Les manifs tournent au vinaigre. Le dispositif policier semble inefficace car il se laisse très vite déborder par des bandes de casseurs qui, après avoir commis leurs méfaits, s'échappent à toute vitesse. Ils se perdent dans le dédale des rues adjacentes pour revenir un peu plus loin et poursuivre les dégradations qu'ils sont venus perpétrer.

La police reconnaît que les casseurs ne sont pas des manifestants, mais des bandes attirées par l'aubaine suscitée par les protestations lycéennes, étudiantes et salariales. Des vidéos circulent montrant les exactions de ces individus encagoulés. Autant dire tout de suite que ces jeunes venus on ne sait d'où n'ont rejoint les rangs des manifs que pour se livrer à la casse et au pillage.

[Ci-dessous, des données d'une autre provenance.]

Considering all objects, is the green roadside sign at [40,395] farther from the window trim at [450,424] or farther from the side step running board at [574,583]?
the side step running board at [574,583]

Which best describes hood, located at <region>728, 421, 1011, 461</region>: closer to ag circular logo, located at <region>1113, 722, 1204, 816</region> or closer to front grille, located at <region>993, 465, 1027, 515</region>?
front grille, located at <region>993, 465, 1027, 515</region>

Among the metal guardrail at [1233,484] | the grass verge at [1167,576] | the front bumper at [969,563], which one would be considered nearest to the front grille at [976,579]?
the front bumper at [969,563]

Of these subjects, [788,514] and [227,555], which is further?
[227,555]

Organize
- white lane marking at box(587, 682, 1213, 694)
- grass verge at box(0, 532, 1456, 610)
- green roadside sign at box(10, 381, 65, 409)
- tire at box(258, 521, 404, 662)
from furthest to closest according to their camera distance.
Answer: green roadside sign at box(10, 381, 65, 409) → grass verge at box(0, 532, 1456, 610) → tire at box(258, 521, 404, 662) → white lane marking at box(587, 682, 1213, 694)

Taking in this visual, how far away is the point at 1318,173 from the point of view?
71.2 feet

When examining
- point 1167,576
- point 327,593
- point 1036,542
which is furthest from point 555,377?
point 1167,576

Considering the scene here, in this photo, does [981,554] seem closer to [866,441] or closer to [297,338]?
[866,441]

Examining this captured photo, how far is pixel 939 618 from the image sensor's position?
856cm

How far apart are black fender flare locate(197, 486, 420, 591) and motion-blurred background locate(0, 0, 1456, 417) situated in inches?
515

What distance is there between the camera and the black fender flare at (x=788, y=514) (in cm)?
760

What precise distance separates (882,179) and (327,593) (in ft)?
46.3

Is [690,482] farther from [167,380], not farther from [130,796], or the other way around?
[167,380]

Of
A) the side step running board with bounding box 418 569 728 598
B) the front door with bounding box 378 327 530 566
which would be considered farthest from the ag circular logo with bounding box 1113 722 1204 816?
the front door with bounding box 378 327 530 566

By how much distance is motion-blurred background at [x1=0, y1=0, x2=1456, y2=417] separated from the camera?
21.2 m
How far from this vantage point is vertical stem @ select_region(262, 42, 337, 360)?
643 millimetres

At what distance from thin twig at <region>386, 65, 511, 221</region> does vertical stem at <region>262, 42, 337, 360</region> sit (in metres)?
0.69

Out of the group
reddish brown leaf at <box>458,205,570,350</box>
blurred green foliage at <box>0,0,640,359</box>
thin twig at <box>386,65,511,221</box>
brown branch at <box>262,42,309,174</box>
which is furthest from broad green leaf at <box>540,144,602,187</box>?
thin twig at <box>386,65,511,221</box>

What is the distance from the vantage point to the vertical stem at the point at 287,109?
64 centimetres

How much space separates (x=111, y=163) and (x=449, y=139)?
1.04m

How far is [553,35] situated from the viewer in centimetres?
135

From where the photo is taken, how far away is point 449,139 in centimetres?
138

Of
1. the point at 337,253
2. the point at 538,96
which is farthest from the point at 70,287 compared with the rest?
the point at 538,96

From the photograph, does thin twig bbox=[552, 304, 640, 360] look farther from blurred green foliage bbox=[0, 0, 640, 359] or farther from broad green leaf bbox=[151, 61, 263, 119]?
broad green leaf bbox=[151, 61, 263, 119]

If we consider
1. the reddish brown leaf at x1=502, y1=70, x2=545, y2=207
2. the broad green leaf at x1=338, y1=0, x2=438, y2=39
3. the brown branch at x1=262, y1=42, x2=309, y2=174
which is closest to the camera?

Ces violences ressemblent furieusement à des guerillas urbaines. Et ce ne sont pas elles qui apporteront de la crédibilité aux slogans vibrants émis par les manifestants. Bien au contraire. Il va de soi qu'il ne s'agit plus que de cela dans les médias et non de ce que représentent ces défilés successifs. Comme si ces individus n'attendaient que cette occasion pour dévaster une société qui leur déplaît, à moins qu'ils ne croient qu'ils peuvent tout se permettre justement parce que ces manifs sont syndicalement organisées et qu'ainsi ils échapperont à la justice. C'est tellement facile de se fondre dans la foule, de passer inaperçu. Sauf qu'ils éprouvent le besoin de masquer leurs visages et qu'ils viennent armés de barres de fer. Pour casser de vitrines, et éventuellement du flic. Ce qui est avéré, et là, pas besoin d'être grand clerc, c'est bien pour foutre la merde qu'ils saisissent toutes les occasions pour se livrer à la violence. Une manière comme une autre de cracher à la face du pouvoir en place, à moins qu'ils ne s'agisse tout bêtement de cracher à la face des manifestants, de leur manifester le mépris qu'ils éprouvent à leur endroit. Ce qui laisserait alors supposer qu'il s'agit d'individus affiliés à l'extrême droite, violents par nature, ayant besoin de saccager pour se sentir supérieurs. Notre société est vraiment malade d'elle-même puisqu'elle est capable d'engendrer d'aussi sinistres personnages. C'est bien la preuve que même sans la crise ils agiraient de la même manière. Il faut dire que tout est fait pour exacerber les plus bas instincts. A qui profite le crime ?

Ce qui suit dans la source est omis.